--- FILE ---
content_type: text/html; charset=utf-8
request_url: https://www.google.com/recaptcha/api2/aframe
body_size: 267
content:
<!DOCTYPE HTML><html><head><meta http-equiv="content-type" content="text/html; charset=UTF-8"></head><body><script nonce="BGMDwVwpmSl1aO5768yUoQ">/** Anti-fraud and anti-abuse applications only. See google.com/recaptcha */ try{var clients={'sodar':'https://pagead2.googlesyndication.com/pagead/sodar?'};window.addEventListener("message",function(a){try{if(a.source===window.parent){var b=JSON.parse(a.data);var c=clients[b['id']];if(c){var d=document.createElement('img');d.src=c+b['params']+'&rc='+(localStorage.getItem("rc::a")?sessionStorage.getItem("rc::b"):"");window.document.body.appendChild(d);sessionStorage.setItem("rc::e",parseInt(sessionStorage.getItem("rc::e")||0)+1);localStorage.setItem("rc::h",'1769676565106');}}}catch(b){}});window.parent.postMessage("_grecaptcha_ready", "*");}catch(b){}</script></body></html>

===

[Exercise brief]: Repeat the data exactly. Leave nothing out.

[Expected answer]:
--- FILE ---
content_type: text/html; charset=utf-8
request_url: https://www.google.com/recaptcha/api2/aframe
body_size: 267
content:
<!DOCTYPE HTML><html><head><meta http-equiv="content-type" content="text/html; charset=UTF-8"></head><body><script nonce="BGMDwVwpmSl1aO5768yUoQ">/** Anti-fraud and anti-abuse applications only. See google.com/recaptcha */ try{var clients={'sodar':'https://pagead2.googlesyndication.com/pagead/sodar?'};window.addEventListener("message",function(a){try{if(a.source===window.parent){var b=JSON.parse(a.data);var c=clients[b['id']];if(c){var d=document.createElement('img');d.src=c+b['params']+'&rc='+(localStorage.getItem("rc::a")?sessionStorage.getItem("rc::b"):"");window.document.body.appendChild(d);sessionStorage.setItem("rc::e",parseInt(sessionStorage.getItem("rc::e")||0)+1);localStorage.setItem("rc::h",'1769676565106');}}}catch(b){}});window.parent.postMessage("_grecaptcha_ready", "*");}catch(b){}</script></body></html>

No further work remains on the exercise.